Action item> Return, from the lines below, each one that includes the word "over".

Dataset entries
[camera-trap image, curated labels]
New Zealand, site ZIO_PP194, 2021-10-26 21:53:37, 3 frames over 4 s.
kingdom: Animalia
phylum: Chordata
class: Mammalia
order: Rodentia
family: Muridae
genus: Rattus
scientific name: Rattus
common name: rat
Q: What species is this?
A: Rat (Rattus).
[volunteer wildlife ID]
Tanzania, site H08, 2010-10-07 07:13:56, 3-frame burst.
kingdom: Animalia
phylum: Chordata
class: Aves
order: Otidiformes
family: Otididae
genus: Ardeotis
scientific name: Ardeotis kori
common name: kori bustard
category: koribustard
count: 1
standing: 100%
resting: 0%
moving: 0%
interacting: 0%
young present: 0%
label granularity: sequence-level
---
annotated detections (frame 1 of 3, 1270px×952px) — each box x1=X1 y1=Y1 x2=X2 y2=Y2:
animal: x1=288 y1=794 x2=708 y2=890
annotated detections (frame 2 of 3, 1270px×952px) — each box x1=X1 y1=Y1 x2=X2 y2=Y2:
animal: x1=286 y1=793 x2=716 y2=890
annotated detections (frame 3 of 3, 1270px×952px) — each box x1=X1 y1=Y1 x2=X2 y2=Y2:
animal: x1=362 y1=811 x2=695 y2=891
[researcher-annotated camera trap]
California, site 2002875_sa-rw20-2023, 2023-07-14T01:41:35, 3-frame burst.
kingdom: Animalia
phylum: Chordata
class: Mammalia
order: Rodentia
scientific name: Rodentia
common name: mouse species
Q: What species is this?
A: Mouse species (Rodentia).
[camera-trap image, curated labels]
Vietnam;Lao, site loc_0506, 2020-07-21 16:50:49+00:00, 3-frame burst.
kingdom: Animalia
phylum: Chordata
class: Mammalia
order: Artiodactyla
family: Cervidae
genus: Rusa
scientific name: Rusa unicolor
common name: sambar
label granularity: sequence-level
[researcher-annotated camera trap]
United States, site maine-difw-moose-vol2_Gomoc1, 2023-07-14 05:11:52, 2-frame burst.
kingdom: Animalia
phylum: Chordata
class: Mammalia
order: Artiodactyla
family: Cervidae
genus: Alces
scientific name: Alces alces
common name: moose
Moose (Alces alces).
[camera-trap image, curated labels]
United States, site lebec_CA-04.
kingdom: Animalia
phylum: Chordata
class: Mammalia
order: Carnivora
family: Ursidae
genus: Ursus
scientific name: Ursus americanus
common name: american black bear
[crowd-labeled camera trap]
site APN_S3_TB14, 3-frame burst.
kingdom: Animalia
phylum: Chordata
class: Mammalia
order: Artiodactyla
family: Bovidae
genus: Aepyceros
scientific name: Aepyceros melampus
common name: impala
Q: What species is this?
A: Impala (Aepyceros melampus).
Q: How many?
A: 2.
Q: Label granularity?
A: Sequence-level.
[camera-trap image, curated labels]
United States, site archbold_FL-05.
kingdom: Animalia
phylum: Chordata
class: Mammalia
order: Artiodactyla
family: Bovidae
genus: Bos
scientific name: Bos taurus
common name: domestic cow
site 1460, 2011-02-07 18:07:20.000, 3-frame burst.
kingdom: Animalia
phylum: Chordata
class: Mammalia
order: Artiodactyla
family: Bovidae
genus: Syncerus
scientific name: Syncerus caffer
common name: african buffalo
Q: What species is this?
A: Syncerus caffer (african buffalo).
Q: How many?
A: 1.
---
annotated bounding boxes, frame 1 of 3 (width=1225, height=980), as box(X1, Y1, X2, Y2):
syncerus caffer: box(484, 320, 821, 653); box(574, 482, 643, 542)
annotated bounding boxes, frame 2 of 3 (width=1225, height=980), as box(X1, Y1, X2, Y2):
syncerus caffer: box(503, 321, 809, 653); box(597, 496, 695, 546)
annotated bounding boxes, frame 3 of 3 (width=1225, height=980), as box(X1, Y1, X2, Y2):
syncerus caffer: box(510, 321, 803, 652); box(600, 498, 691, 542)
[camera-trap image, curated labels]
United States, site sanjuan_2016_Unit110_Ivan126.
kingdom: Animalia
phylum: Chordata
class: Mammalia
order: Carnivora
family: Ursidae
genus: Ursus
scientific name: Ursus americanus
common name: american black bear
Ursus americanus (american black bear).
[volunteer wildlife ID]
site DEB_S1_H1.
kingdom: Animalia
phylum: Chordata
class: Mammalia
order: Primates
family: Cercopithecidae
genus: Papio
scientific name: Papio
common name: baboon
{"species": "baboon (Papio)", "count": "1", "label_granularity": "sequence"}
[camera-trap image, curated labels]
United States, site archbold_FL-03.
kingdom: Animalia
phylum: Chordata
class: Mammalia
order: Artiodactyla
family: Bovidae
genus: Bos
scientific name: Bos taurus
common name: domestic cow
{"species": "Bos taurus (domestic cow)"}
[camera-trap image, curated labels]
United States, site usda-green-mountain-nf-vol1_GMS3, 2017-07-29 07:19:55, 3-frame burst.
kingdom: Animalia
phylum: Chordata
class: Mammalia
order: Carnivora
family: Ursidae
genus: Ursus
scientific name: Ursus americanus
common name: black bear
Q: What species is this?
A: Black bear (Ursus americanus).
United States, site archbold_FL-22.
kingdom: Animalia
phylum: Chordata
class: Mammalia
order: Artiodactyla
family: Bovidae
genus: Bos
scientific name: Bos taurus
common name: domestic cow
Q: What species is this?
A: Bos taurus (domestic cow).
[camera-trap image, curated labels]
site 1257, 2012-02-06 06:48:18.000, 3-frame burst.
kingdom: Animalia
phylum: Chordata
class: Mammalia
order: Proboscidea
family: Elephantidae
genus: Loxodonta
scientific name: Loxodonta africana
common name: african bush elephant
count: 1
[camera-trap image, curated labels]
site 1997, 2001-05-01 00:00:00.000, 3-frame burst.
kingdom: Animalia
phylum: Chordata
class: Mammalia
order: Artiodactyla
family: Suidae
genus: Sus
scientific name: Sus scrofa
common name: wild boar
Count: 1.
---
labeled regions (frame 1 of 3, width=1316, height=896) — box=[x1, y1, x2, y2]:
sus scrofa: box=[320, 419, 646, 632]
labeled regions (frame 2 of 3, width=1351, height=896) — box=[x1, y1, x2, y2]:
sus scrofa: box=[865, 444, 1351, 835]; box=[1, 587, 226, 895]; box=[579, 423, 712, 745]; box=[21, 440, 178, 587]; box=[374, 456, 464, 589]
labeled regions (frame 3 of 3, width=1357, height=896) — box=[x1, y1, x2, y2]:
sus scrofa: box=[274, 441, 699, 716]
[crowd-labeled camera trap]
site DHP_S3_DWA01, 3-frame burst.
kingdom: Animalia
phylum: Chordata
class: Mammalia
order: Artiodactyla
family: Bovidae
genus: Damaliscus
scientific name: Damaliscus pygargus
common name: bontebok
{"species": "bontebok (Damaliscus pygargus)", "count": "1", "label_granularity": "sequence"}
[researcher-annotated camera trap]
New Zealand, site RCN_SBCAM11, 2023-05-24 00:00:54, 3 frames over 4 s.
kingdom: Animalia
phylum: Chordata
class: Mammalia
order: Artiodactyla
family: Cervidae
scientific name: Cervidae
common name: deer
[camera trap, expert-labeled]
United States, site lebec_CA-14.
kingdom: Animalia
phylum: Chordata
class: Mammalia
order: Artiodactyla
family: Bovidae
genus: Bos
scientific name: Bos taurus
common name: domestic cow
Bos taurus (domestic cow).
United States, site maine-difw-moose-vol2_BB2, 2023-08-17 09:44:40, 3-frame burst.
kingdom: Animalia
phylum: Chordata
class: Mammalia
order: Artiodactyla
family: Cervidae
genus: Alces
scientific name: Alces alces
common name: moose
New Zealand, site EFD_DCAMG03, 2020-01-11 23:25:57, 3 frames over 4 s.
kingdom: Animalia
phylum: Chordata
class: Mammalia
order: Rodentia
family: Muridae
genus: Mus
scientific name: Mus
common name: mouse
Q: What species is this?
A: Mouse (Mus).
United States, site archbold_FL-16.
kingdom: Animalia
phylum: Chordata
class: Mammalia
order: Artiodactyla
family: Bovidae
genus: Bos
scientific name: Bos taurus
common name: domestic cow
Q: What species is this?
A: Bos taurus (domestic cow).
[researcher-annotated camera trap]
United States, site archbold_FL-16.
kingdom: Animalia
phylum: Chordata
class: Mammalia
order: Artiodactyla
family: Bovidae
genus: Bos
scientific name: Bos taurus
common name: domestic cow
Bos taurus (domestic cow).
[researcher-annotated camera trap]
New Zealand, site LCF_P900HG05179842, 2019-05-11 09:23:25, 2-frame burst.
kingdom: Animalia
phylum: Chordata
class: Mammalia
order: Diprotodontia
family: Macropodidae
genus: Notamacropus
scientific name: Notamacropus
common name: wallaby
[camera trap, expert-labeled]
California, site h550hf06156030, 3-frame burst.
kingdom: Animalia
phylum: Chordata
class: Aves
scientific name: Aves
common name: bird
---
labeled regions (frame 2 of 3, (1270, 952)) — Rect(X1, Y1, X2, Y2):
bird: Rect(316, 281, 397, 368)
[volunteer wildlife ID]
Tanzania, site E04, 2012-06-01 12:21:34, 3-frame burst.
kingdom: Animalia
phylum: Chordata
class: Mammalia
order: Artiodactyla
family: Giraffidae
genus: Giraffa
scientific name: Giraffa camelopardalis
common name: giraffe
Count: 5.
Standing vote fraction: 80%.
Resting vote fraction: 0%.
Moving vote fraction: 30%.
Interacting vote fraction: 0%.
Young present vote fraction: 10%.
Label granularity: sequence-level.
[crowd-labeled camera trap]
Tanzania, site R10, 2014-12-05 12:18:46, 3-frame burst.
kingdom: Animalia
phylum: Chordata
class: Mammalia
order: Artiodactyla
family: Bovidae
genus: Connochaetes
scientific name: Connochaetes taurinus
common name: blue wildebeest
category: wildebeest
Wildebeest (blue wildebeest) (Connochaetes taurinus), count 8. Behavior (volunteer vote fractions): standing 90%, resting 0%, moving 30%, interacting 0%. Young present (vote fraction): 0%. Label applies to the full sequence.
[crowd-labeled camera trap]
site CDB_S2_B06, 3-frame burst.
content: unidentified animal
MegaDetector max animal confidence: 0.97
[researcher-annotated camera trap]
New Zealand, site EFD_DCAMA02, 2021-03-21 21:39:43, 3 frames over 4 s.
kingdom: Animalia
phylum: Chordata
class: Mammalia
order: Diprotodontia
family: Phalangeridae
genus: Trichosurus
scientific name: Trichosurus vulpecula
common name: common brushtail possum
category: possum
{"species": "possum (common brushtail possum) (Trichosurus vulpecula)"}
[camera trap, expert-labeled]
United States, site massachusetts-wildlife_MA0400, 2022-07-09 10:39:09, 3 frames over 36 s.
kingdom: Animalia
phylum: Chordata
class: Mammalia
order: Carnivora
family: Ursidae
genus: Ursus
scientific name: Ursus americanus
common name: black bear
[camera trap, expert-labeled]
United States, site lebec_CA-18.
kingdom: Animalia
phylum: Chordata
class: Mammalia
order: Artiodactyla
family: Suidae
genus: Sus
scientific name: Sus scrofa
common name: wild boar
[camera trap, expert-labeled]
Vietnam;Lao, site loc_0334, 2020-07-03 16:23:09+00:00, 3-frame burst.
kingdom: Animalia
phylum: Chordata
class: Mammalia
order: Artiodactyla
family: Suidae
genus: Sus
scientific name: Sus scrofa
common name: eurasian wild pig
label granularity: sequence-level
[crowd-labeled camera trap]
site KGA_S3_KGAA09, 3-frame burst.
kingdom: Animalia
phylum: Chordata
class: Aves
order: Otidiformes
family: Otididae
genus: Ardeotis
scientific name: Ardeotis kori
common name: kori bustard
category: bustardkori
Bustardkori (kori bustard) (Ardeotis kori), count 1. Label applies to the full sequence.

Solution below>
New Zealand, site ZIO_PP194, 2021-10-26 21:53:37, 3 frames over 4 s.
New Zealand, site RCN_SBCAM11, 2023-05-24 00:00:54, 3 frames over 4 s.
New Zealand, site EFD_DCAMG03, 2020-01-11 23:25:57, 3 frames over 4 s.
New Zealand, site EFD_DCAMA02, 2021-03-21 21:39:43, 3 frames over 4 s.
United States, site massachusetts-wildlife_MA0400, 2022-07-09 10:39:09, 3 frames over 36 s.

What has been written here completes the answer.